Following the Finnish successes in the Battle of Suomussalmi and Battle of Raate Road, Hjalmar Siilasvuo's 9th Division reached the Kuhmo area between 20 and 23 January, joining Regiment JR 25. On 28 January, Siilasvuo launched a counterattack against the Gusevski's 54th Division, and succeeded in severing the Soviet supply road with several mottis. On 30 January, Löytövaara was captured, trapping the Soviets along a 28-mile road between Rasti and the border for the remainder of the war.

The Soviets tried to relieve the surrounded units with a newly formed 1,800-man ski brigade and the deployment of the 23rd Rifle Division, but these attempts failed. The 54th Division was adequately supplied by the Soviet Air Force so that it was able to maintain its resistance until the armistice on March 13, 1940.

== Consequences ==
Finnish casualties were 1,340 dead, 3,123 wounded and 132 missing. The Soviet casualties were 2,118 dead, 3,732 wounded and 573 missing. The bodies of 720 Soviet soldiers were found in the area where Colonel Dolin's ski brigade had fought.

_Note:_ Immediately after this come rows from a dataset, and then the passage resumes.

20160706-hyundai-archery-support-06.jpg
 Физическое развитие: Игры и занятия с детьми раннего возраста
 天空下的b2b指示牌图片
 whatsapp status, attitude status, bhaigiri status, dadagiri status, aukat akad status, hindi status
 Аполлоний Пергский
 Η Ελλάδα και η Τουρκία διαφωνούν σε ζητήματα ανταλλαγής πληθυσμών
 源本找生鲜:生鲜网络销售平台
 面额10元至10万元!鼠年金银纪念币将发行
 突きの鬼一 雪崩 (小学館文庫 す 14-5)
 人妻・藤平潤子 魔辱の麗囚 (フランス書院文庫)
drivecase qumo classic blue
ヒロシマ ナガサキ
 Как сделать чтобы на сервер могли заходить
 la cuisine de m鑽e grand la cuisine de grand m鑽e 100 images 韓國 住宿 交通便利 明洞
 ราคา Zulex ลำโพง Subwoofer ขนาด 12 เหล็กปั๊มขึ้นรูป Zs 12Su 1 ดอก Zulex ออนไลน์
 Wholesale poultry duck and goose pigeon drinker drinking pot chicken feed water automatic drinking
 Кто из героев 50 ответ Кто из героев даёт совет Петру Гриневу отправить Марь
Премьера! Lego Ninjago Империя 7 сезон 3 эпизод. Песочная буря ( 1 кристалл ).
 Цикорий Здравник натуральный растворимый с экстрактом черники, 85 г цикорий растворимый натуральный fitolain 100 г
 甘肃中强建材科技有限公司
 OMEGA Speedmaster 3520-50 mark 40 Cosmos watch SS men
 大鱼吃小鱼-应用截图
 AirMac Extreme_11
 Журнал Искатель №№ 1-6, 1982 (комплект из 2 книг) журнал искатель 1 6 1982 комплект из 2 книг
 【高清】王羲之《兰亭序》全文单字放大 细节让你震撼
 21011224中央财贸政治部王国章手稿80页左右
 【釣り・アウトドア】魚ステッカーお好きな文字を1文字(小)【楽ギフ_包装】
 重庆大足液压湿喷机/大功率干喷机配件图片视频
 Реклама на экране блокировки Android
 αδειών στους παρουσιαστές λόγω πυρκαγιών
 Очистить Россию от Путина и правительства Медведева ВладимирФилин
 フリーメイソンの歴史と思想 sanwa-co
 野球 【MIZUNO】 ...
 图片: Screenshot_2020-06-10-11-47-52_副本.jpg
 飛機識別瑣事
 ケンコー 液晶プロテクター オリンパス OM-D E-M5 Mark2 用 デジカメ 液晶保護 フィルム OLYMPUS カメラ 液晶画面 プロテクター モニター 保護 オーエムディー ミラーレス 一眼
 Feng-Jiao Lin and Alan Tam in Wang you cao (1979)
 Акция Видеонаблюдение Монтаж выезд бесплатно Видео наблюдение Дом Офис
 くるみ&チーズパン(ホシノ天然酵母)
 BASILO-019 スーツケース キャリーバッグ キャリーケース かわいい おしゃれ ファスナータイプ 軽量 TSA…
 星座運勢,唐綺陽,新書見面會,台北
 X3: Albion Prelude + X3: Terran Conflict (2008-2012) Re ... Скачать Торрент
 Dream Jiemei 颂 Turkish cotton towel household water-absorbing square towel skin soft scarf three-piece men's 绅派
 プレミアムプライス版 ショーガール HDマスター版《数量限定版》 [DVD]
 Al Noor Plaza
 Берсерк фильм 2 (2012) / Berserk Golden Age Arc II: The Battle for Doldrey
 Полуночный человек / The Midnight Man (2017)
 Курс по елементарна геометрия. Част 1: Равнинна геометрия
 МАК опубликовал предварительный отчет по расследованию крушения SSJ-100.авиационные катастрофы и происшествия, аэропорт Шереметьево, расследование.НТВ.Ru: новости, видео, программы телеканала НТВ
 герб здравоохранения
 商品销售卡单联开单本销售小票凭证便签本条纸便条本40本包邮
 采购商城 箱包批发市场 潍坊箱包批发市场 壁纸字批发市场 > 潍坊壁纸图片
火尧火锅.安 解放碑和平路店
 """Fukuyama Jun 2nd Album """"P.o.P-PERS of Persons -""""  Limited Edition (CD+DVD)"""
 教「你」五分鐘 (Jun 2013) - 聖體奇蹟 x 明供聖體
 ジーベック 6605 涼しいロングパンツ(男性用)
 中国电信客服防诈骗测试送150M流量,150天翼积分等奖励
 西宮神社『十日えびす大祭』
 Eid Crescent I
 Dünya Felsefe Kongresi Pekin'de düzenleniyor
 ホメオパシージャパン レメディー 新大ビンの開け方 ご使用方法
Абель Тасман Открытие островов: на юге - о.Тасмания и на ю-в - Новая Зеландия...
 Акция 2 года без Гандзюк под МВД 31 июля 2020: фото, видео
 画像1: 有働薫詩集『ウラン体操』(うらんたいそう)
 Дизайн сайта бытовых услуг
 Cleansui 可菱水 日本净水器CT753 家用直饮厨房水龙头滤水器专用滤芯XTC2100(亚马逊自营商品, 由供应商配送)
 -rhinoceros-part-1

The assessment of the result of the battle is double: the Finns managed to block the Soviet advance, but their hope of being able to quickly repeat the success of the Battle of Suomussalmi and that of the Raate road, in order to then be able to transfer the 9th division to the crucial sector of the Isthmus of Karelia, was thwarted by strenuous Soviet resistance.